— start of Data for this task —

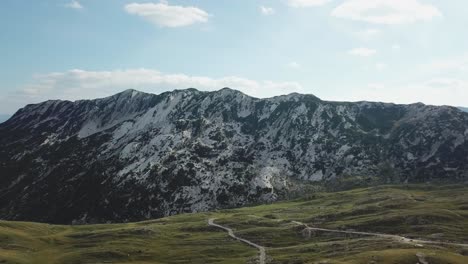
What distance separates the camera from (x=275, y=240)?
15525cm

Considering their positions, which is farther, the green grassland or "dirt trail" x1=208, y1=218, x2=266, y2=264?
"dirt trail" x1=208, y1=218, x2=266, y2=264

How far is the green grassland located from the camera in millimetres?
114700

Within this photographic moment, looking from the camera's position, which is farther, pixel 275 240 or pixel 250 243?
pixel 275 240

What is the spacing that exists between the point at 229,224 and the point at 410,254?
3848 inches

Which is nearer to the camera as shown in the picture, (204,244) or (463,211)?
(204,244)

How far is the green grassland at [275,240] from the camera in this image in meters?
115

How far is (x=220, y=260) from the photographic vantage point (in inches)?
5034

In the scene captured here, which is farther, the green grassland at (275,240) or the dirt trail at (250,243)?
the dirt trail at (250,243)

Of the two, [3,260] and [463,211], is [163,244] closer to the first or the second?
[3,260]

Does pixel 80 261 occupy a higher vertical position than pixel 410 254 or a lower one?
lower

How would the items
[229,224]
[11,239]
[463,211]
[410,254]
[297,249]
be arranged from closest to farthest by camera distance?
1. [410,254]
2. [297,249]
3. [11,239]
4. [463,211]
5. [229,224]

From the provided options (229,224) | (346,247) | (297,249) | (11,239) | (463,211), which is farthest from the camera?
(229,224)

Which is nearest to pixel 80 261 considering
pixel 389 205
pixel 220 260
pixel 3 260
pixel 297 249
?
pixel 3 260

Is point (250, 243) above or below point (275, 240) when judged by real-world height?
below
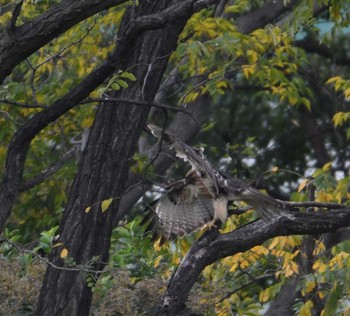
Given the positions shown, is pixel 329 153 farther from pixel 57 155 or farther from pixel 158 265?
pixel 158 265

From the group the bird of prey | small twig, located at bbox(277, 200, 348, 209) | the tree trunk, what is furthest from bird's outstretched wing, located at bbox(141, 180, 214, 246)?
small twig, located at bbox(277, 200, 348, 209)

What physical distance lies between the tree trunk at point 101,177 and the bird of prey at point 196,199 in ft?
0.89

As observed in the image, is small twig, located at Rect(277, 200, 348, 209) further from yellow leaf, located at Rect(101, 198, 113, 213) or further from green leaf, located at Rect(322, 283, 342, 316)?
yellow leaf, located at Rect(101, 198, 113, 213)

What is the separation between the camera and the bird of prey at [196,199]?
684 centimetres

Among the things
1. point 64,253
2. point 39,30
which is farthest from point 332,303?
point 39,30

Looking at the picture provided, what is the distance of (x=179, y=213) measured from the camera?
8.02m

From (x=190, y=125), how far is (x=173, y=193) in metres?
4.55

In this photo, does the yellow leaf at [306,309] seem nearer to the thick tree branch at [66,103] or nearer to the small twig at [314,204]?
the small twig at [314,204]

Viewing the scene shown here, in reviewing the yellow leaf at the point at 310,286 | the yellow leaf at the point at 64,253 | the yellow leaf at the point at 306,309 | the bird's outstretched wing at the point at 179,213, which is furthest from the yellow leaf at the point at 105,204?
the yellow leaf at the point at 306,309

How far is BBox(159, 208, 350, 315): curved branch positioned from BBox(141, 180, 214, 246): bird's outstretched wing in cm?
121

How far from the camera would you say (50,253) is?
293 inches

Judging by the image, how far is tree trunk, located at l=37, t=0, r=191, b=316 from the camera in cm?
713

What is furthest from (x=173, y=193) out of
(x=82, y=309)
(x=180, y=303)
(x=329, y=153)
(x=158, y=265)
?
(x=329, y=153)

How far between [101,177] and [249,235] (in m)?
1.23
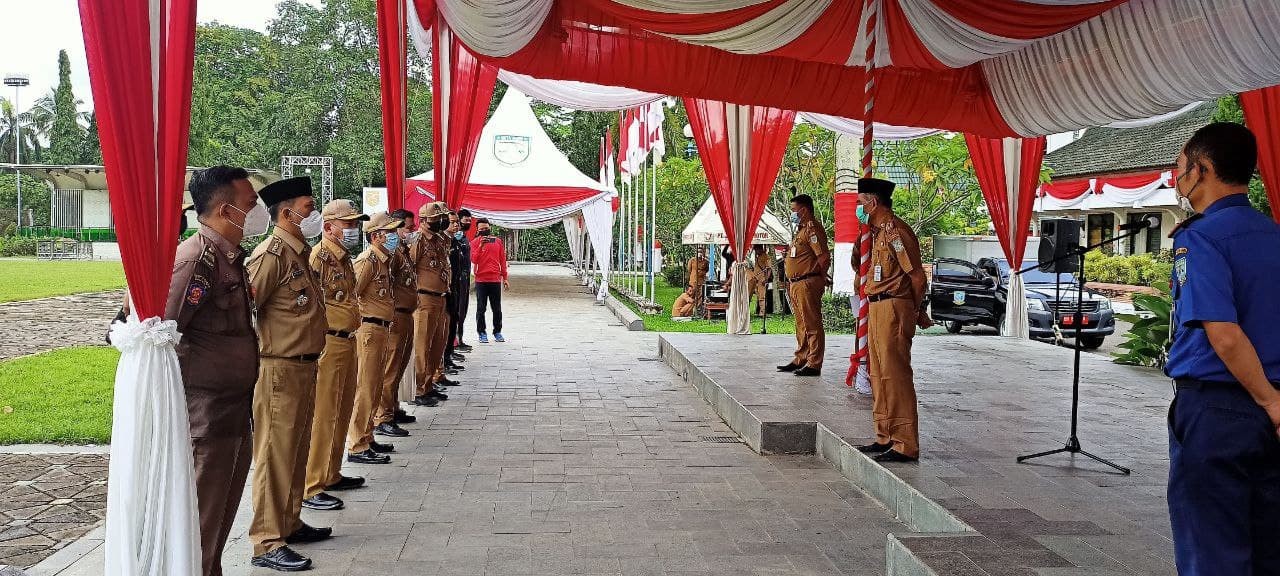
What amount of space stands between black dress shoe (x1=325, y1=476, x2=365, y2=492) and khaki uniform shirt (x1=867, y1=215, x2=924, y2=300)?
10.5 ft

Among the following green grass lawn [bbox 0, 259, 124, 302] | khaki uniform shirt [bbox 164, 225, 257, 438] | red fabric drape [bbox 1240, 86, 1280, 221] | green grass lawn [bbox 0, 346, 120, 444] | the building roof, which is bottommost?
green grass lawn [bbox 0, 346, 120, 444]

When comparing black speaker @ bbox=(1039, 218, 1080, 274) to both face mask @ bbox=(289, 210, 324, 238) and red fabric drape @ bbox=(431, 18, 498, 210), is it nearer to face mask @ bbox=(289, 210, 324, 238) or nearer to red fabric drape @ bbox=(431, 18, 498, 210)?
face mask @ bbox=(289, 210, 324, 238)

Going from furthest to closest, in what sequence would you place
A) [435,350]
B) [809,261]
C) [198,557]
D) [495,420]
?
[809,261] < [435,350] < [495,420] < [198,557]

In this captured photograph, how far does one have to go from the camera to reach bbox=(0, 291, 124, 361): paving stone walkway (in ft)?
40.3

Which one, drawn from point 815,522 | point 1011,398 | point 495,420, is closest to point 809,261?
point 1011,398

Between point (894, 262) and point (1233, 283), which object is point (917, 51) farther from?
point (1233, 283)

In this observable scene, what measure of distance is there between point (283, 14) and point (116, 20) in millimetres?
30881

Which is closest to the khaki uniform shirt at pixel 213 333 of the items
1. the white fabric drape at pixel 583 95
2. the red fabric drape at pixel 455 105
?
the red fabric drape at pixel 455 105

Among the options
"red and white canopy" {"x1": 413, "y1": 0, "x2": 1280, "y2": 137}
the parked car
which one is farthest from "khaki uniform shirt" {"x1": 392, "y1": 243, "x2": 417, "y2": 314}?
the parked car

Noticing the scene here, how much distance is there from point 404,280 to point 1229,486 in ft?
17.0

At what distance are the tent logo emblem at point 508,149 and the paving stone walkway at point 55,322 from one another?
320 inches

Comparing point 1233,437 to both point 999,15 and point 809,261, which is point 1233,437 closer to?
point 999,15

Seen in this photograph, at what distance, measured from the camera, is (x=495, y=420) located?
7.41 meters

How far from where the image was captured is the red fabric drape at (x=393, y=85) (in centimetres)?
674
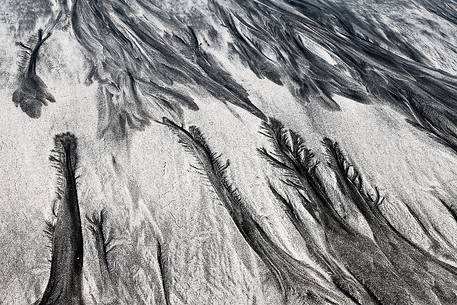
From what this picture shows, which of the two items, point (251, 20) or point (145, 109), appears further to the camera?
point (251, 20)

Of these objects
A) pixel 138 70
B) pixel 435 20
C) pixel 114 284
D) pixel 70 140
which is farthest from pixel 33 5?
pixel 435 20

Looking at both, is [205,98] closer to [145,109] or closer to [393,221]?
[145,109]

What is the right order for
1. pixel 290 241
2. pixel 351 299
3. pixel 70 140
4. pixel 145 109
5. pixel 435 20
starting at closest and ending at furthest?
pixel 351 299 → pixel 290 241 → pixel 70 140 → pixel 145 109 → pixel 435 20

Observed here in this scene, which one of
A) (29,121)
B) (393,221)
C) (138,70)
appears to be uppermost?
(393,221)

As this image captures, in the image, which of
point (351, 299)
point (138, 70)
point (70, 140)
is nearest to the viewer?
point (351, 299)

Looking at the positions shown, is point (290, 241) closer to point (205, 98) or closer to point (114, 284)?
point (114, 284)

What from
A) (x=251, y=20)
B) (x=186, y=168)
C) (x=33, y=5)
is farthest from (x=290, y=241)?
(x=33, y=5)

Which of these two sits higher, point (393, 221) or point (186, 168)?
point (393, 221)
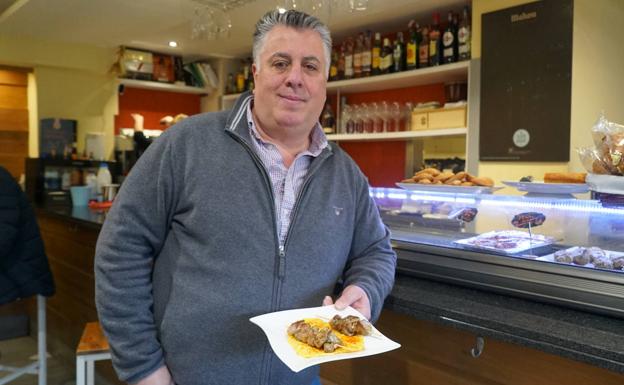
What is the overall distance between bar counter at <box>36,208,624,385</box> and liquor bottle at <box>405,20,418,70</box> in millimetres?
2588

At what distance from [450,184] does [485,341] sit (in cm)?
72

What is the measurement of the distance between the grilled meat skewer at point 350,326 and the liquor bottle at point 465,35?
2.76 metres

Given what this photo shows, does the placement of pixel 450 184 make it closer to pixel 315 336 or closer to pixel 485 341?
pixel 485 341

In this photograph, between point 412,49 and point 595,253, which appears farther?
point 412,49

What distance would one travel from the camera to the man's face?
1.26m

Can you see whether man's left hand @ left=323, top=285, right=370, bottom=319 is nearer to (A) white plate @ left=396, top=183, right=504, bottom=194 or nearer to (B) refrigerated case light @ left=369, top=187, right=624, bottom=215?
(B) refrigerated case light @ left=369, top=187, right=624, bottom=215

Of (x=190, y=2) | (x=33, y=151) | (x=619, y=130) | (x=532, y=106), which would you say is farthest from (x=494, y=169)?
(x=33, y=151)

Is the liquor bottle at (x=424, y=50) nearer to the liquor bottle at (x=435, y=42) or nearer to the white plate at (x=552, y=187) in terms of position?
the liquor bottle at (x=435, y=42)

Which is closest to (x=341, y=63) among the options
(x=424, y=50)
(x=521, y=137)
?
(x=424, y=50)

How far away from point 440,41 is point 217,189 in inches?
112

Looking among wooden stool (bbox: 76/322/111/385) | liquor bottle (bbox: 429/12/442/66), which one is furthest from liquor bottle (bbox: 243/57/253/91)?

— end of Data for this task —

Please output the stretch of the material above, from its start through the line containing "3848 inches", as a JSON list of strings with one string per line and blank lines omitted. Leave the pictures out of the answer.

▶ Complete output:
[
  "What distance separates the camera from (x=275, y=240)?",
  "15525cm",
  "Considering their positions, which is farther, the green grassland or \"dirt trail\" x1=208, y1=218, x2=266, y2=264?",
  "\"dirt trail\" x1=208, y1=218, x2=266, y2=264",
  "How far is the green grassland located from the camera in millimetres?",
  "114700",
  "Within this photographic moment, looking from the camera's position, which is farther, pixel 275 240 or pixel 250 243?",
  "pixel 275 240",
  "What is the spacing that exists between the point at 229,224 and the point at 410,254?",
  "3848 inches"
]